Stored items
= Beginning of Section =

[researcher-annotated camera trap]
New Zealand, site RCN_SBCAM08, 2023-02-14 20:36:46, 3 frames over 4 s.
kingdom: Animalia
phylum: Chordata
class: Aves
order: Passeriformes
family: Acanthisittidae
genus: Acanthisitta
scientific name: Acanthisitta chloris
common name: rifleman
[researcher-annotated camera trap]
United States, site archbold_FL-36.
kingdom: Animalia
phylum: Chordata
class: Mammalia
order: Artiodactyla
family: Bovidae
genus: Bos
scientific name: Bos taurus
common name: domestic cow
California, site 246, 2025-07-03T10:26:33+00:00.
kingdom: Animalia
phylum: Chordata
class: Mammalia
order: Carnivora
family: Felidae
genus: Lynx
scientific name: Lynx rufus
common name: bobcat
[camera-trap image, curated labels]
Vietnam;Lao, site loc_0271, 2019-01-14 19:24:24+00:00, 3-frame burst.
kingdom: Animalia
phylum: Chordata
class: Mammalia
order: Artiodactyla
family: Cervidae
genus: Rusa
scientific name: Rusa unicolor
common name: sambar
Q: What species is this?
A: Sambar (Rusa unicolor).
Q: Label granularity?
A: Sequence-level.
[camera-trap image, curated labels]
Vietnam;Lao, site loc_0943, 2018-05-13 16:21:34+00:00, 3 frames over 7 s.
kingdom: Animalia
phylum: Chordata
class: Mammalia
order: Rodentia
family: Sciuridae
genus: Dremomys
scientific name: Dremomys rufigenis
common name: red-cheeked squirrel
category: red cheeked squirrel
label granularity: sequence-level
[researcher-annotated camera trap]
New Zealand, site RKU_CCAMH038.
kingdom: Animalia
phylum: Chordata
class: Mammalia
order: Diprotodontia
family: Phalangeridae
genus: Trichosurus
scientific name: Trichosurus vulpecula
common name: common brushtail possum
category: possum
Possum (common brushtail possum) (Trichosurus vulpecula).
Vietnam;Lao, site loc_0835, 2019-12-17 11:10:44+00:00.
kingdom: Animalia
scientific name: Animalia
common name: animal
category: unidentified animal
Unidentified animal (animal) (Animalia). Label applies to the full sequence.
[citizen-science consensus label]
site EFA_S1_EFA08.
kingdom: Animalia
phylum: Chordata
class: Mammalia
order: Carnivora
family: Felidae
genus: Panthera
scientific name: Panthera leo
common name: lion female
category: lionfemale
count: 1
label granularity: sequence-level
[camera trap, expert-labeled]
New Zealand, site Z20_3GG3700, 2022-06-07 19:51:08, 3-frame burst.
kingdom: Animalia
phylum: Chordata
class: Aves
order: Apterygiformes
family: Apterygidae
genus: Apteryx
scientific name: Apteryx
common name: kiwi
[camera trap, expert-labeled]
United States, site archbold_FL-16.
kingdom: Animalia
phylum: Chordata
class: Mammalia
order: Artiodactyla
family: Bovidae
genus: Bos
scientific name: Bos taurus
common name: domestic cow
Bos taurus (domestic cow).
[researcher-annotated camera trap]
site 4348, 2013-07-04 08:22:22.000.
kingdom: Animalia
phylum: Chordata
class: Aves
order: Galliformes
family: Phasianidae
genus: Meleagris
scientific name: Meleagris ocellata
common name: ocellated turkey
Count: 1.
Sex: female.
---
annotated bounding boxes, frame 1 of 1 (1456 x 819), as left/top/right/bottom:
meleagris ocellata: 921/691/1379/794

= End of Section =

**TASK TO COMPLETE**: For each entry above, please make an exact copy.

**OUTPUT OF THE TASK**:
[researcher-annotated camera trap]
New Zealand, site RCN_SBCAM08, 2023-02-14 20:36:46, 3 frames over 4 s.
kingdom: Animalia
phylum: Chordata
class: Aves
order: Passeriformes
family: Acanthisittidae
genus: Acanthisitta
scientific name: Acanthisitta chloris
common name: rifleman
[researcher-annotated camera trap]
United States, site archbold_FL-36.
kingdom: Animalia
phylum: Chordata
class: Mammalia
order: Artiodactyla
family: Bovidae
genus: Bos
scientific name: Bos taurus
common name: domestic cow
California, site 246, 2025-07-03T10:26:33+00:00.
kingdom: Animalia
phylum: Chordata
class: Mammalia
order: Carnivora
family: Felidae
genus: Lynx
scientific name: Lynx rufus
common name: bobcat
[camera-trap image, curated labels]
Vietnam;Lao, site loc_0271, 2019-01-14 19:24:24+00:00, 3-frame burst.
kingdom: Animalia
phylum: Chordata
class: Mammalia
order: Artiodactyla
family: Cervidae
genus: Rusa
scientific name: Rusa unicolor
common name: sambar
Q: What species is this?
A: Sambar (Rusa unicolor).
Q: Label granularity?
A: Sequence-level.
[camera-trap image, curated labels]
Vietnam;Lao, site loc_0943, 2018-05-13 16:21:34+00:00, 3 frames over 7 s.
kingdom: Animalia
phylum: Chordata
class: Mammalia
order: Rodentia
family: Sciuridae
genus: Dremomys
scientific name: Dremomys rufigenis
common name: red-cheeked squirrel
category: red cheeked squirrel
label granularity: sequence-level
[researcher-annotated camera trap]
New Zealand, site RKU_CCAMH038.
kingdom: Animalia
phylum: Chordata
class: Mammalia
order: Diprotodontia
family: Phalangeridae
genus: Trichosurus
scientific name: Trichosurus vulpecula
common name: common brushtail possum
category: possum
Possum (common brushtail possum) (Trichosurus vulpecula).
Vietnam;Lao, site loc_0835, 2019-12-17 11:10:44+00:00.
kingdom: Animalia
scientific name: Animalia
common name: animal
category: unidentified animal
Unidentified animal (animal) (Animalia). Label applies to the full sequence.
[citizen-science consensus label]
site EFA_S1_EFA08.
kingdom: Animalia
phylum: Chordata
class: Mammalia
order: Carnivora
family: Felidae
genus: Panthera
scientific name: Panthera leo
common name: lion female
category: lionfemale
count: 1
label granularity: sequence-level
[camera trap, expert-labeled]
New Zealand, site Z20_3GG3700, 2022-06-07 19:51:08, 3-frame burst.
kingdom: Animalia
phylum: Chordata
class: Aves
order: Apterygiformes
family: Apterygidae
genus: Apteryx
scientific name: Apteryx
common name: kiwi
[camera trap, expert-labeled]
United States, site archbold_FL-16.
kingdom: Animalia
phylum: Chordata
class: Mammalia
order: Artiodactyla
family: Bovidae
genus: Bos
scientific name: Bos taurus
common name: domestic cow
Bos taurus (domestic cow).
[researcher-annotated camera trap]
site 4348, 2013-07-04 08:22:22.000.
kingdom: Animalia
phylum: Chordata
class: Aves
order: Galliformes
family: Phasianidae
genus: Meleagris
scientific name: Meleagris ocellata
common name: ocellated turkey
Count: 1.
Sex: female.
---
annotated bounding boxes, frame 1 of 1 (1456 x 819), as left/top/right/bottom:
meleagris ocellata: 921/691/1379/794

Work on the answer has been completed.